April 28th marks World Asbestos Victims Day, a moment of reflection launched by the National Asbestos Observatory (ONA) to turn the spotlight back on a phenomenon which, unfortunately, is anything but confined to the past. Despite regulations and greater awareness, asbestos continues to represent one of the most serious and silent health and environmental emergencies in Italy and in the world.
The numbers of the asbestos emergency in Italy
The data provided by the ONA are dramatic and, year after year, remain almost unchanged. In our country, there are approximately 10,000 new cases of asbestos-related diseases and 7,000 deaths every year. These figures do not show any significant decline, highlighting a stable curve that is worrying and confirms the persistence of the problem.
The main pathologies linked to exposure to asbestos include mesothelioma (around 2,000 deaths per year), lung cancer (over 3,800) and asbestosis (around 500), as well as other forms of cancer that affect the gastrointestinal tract and ovaries. Numbers that remind us how the threat is by no means exhausted, but continues to insinuate itself into the social and environmental fabric.
The invisible enemy: where asbestos lurks today
Asbestos is not a faded memory, but a concrete and pervasive presence. We still find it in thousands of homes, schools, hospitals, libraries and sports facilities. Even water pipes and numerous industrial sites and operational contexts, including the Armed Forces (Navy, Army, Air Force), still hide this material. Millions of citizens are exposed daily to an invisible but real risk, which often manifests itself decades after exposure.

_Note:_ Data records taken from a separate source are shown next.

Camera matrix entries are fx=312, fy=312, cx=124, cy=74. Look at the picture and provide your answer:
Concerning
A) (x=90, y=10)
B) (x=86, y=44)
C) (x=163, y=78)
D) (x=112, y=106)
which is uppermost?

At a territorial level, the most industrialized regions continue to pay the highest price. Lombardy, for example, records over 2,000 deaths per year, followed by Piedmont (around 1,000), Emilia-Romagna (around 650), Liguria (over 600) and Lazio (around 500).
Remediation too slow: a future of uncertainty
Although regional plans and clean-up interventions have been launched, the overall speed and pace of removals remains insufficient. Although realities such as Lombardy, which has disposed of 33.2% of the national total of asbestos, and Friuli Venezia Giulia, considered a virtuous model, are doing their part, the general picture is anything but reassuring.
Below is a map with the status of remediation of sites contaminated by asbestos by 2024:
As underlined by the lawyer Ezio Bonanni, President of the National Asbestos Observatory: “The stability of the numbers demonstrates that we are not faced with a solved problem, but with an ongoing health crisis. Asbestos continues to be present in places of daily life and continues to cause illnesses and deaths. We need an extraordinary removal plan, widespread and structured, which involves the entire national territory and puts the protection of public health at the centre”.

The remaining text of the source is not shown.